Это были те самые доводы, которые Дарья Александровна приводила самой себе; но теперь она слушала и не понимала их. «Как быть виноватою пред существами не существующими?» думала она. И вдруг ей пришла мысль: могло ли быть в каком-нибудь случае лучше для ее любимца Гриши, если б он никогда не существовал? И это ей показалось так дико, так странно, что она помотала головой, чтобы рассеять эту путаницу кружащихся сумасшедших мыслей.
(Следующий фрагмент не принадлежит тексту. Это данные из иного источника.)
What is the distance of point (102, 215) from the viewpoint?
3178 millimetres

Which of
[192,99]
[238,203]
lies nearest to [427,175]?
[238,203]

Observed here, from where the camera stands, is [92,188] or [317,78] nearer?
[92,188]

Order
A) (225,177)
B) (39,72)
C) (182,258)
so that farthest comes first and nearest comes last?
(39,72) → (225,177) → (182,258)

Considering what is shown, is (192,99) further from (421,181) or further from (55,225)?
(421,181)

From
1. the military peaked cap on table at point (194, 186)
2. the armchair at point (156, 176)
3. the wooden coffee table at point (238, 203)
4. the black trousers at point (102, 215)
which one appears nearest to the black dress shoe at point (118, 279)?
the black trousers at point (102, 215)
– Нет, я не знаю, это не хорошо, – только сказала она с выражением гадливости на лице.
– Да, но ты не забудь, чт? ты и чт? я… И кроме того, – прибавила Анна, несмотря на богатство своих доводов и на бедность доводов Долли, как будто всё-таки сознаваясь, что это нехорошо, – ты не забудь главное, что я теперь нахожусь не в том положении, как ты. Для тебя вопрос: желаешь ли ты не иметь более детей, а для меня: желаю ли иметь я их. И это большая разница. Понимаешь, что я не могу этого желать в моем положении.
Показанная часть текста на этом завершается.